**Work instructions:**
Render the records as a Markdown table with the columns Row and Line, numbering each line and skipping blank lines. Begin at the line containing "In what this" and stop after the last line of the records.

**Data supplied:**
★ ★ ★ ★ ★

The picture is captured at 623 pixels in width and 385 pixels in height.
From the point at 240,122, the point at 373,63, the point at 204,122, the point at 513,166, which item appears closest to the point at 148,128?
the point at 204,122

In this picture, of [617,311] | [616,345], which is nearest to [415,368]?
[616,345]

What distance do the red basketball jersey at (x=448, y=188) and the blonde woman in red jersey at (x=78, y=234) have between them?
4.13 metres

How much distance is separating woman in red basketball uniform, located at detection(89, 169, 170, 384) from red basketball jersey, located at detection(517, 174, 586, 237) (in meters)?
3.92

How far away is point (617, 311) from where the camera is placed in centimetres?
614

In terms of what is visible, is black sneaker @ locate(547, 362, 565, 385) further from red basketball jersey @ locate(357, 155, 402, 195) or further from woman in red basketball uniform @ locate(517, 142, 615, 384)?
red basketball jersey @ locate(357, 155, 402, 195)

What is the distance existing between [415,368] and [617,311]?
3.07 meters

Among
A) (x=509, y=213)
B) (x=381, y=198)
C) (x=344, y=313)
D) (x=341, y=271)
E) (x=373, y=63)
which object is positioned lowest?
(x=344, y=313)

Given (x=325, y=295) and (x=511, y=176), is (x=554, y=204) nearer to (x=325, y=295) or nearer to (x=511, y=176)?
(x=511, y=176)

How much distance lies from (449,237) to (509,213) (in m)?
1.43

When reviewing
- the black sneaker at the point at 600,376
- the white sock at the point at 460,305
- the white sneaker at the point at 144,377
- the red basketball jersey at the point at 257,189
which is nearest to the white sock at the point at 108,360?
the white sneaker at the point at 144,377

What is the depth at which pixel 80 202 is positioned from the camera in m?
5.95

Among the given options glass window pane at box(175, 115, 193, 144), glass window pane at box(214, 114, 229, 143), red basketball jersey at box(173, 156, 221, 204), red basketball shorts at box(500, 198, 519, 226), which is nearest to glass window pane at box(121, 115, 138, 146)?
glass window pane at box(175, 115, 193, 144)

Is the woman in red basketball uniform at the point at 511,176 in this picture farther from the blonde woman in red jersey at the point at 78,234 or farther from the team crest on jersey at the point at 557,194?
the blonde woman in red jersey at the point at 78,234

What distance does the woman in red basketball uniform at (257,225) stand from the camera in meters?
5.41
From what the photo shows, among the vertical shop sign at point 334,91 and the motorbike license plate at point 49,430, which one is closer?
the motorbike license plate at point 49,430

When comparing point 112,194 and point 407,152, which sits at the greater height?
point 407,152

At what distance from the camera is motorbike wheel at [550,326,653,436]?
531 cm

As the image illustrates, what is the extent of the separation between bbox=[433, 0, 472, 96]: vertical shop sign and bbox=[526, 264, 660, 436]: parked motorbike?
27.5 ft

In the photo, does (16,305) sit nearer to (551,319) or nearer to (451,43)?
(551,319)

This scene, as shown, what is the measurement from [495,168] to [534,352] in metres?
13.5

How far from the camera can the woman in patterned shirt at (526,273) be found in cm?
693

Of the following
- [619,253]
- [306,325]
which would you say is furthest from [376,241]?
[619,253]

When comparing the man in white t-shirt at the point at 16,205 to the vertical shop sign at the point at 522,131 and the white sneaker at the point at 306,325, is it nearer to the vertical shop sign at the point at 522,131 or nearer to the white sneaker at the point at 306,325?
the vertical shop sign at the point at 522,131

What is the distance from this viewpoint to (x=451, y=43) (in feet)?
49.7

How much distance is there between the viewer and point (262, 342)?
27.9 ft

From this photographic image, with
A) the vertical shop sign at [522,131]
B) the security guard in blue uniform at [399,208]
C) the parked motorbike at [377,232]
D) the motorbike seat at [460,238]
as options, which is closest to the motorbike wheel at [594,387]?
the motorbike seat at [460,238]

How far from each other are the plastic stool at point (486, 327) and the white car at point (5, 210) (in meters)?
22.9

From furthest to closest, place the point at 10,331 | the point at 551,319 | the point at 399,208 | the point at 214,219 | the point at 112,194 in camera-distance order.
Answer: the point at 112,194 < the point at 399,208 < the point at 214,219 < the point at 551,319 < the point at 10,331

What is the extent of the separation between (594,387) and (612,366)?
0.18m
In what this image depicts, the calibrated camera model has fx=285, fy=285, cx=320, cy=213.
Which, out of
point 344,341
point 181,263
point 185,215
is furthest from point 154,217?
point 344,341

★ ★ ★ ★ ★

**Answer to this exercise:**
| Row | Line |
|---|---|
| 1 | In what this image depicts, the calibrated camera model has fx=285, fy=285, cx=320, cy=213. |
| 2 | Which, out of |
| 3 | point 344,341 |
| 4 | point 181,263 |
| 5 | point 185,215 |
| 6 | is furthest from point 154,217? |
| 7 | point 344,341 |